* _WHAT YOU HAVE TO DO_
Your answer must be an exact transcription of every record.

* _DATA SHOWN_
______

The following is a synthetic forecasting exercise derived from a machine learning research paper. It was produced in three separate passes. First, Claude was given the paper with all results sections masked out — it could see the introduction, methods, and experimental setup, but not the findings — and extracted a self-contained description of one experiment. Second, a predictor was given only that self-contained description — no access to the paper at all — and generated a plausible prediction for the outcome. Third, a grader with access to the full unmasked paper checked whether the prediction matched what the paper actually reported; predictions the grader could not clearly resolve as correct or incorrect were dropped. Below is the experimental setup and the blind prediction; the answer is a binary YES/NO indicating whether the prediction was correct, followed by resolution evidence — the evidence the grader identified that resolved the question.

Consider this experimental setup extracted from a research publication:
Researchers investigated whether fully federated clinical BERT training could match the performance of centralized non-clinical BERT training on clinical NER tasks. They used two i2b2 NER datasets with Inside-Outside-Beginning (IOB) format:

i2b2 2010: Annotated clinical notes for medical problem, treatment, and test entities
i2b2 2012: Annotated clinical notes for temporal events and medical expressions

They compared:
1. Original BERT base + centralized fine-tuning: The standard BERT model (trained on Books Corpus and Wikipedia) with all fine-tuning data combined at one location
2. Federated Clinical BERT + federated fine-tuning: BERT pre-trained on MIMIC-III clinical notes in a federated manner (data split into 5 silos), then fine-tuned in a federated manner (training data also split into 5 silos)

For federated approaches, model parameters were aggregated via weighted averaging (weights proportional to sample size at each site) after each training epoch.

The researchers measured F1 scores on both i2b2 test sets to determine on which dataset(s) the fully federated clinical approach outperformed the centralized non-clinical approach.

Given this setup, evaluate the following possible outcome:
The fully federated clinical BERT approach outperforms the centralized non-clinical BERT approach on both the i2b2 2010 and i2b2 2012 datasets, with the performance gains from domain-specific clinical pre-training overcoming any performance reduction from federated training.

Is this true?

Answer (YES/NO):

______

* _RESULT OF THIS TASK_
The following is a synthetic forecasting exercise derived from a machine learning research paper. It was produced in three separate passes. First, Claude was given the paper with all results sections masked out — it could see the introduction, methods, and experimental setup, but not the findings — and extracted a self-contained description of one experiment. Second, a predictor was given only that self-contained description — no access to the paper at all — and generated a plausible prediction for the outcome. Third, a grader with access to the full unmasked paper checked whether the prediction matched what the paper actually reported; predictions the grader could not clearly resolve as correct or incorrect were dropped. Below is the experimental setup and the blind prediction; the answer is a binary YES/NO indicating whether the prediction was correct, followed by resolution evidence — the evidence the grader identified that resolved the question.

Consider this experimental setup extracted from a research publication:
Researchers investigated whether fully federated clinical BERT training could match the performance of centralized non-clinical BERT training on clinical NER tasks. They used two i2b2 NER datasets with Inside-Outside-Beginning (IOB) format:

i2b2 2010: Annotated clinical notes for medical problem, treatment, and test entities
i2b2 2012: Annotated clinical notes for temporal events and medical expressions

They compared:
1. Original BERT base + centralized fine-tuning: The standard BERT model (trained on Books Corpus and Wikipedia) with all fine-tuning data combined at one location
2. Federated Clinical BERT + federated fine-tuning: BERT pre-trained on MIMIC-III clinical notes in a federated manner (data split into 5 silos), then fine-tuned in a federated manner (training data also split into 5 silos)

For federated approaches, model parameters were aggregated via weighted averaging (weights proportional to sample size at each site) after each training epoch.

The researchers measured F1 scores on both i2b2 test sets to determine on which dataset(s) the fully federated clinical approach outperformed the centralized non-clinical approach.

Given this setup, evaluate the following possible outcome:
The fully federated clinical BERT approach outperforms the centralized non-clinical BERT approach on both the i2b2 2010 and i2b2 2012 datasets, with the performance gains from domain-specific clinical pre-training overcoming any performance reduction from federated training.

Is this true?

Answer (YES/NO):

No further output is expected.